### TEXTO

Gaizka Fernández Soldevilla-El Correo

La Guardia Civil está vinculada a Euskadi desde su fundación hace 175 años, aunque el nacionalismo radical la presente como una fuerza de ocupación extranjera

El 7 de junio se cumplió el 51º aniversario del asesinato de José Antonio Pardines, la primera víctima mortal de ETA. El año pasado, con motivo de la presentación del libro ‘Pardines. Cuando ETA empezó a matar’ en Malpica de Bergantiños, su localidad natal, tuvimos la ocasión de conocer a su hermano Manuel. Evocó tanto el medio siglo que José Antonio había pasado prácticamente olvidado como el hecho de que a unos cientos de kilómetros de allí se hubiera organizado un acto en honor del etarra que lo mató. Lamentablemente, este año se le ha vuelto a glorificar en Tolosa y Derio.

En el imaginario abertzale Txabi Echebarrieta se ha convertido en un mártir. En cambio, Pardines no existe o, a lo sumo, aparece como un agresor que provocó su propia muerte. Se trataba, además, de un ‘txakurra’: un agente de la Guardia Civil, cuerpo que para el nacionalismo radical representa una fuerza de ocupación extranjera y, por tanto, ajena al País Vasco.

######

**PROBLEMAS POR RESOLVER:**
A) Según el texto sobre José Antonio Pardines, ¿cuál es su localidad natal?
B) Continúa el texto sobre José Antonio Pardines a partir de su última oración.

### MATERIAL MOSTRADO

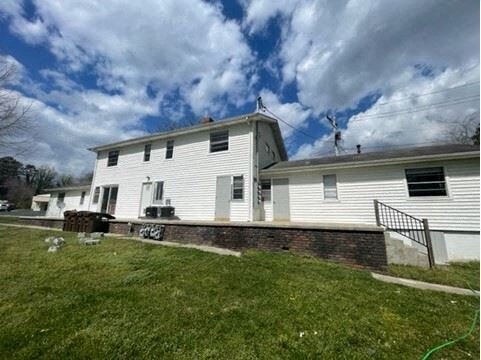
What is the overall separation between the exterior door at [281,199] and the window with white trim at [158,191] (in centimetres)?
672

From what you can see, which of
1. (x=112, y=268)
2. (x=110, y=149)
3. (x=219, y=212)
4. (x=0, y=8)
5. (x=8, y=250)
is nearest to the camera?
(x=112, y=268)

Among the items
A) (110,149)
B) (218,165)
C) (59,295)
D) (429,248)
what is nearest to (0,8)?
(110,149)

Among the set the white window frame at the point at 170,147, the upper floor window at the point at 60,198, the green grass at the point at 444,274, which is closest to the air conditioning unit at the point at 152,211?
the white window frame at the point at 170,147

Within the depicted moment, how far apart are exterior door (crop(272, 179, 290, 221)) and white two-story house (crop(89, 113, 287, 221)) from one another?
97cm

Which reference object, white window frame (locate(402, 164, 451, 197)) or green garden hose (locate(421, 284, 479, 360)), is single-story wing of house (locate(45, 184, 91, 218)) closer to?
green garden hose (locate(421, 284, 479, 360))

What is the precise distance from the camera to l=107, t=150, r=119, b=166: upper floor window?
15.8 m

######

**SOLUCIONES DEL EJERCICIO:**
A) Malpica de Bergantiños.

B)
Nada más lejos de la realidad. La Benemérita lleva vinculada a Euskadi desde su fundación, hace 175 años. Fue un donostiarra, Pedro Agustín Girón, el que en 1820 presentó el primer proyecto de Salvaguardias Nacionales ante las Cortes, que sería rechazado. Lo retomó el también ministro de la Guerra Manuel de Mazarredo, bilbaíno, que creó la Guardia Civil en marzo de 1844. Su primer director fue un pamplonés, Francisco Javier Girón y Ezpeleta.

Ese mismo año se constituyó el XII Tercio, con cabecera en Vitoria. Se publicó un anuncio en los boletines oficiales de los tres territorios vascos solicitando hombres para la Guardia Civil. Entre otras cosas, el aspirante debía ser «natural de estas provincias conociendo su idioma». El requisito se repitió en sucesivas convocatorias. Por cierto, en 1861 se añadió Navarra, transformándose en el XIII Tercio. ‘Laurac-bat’.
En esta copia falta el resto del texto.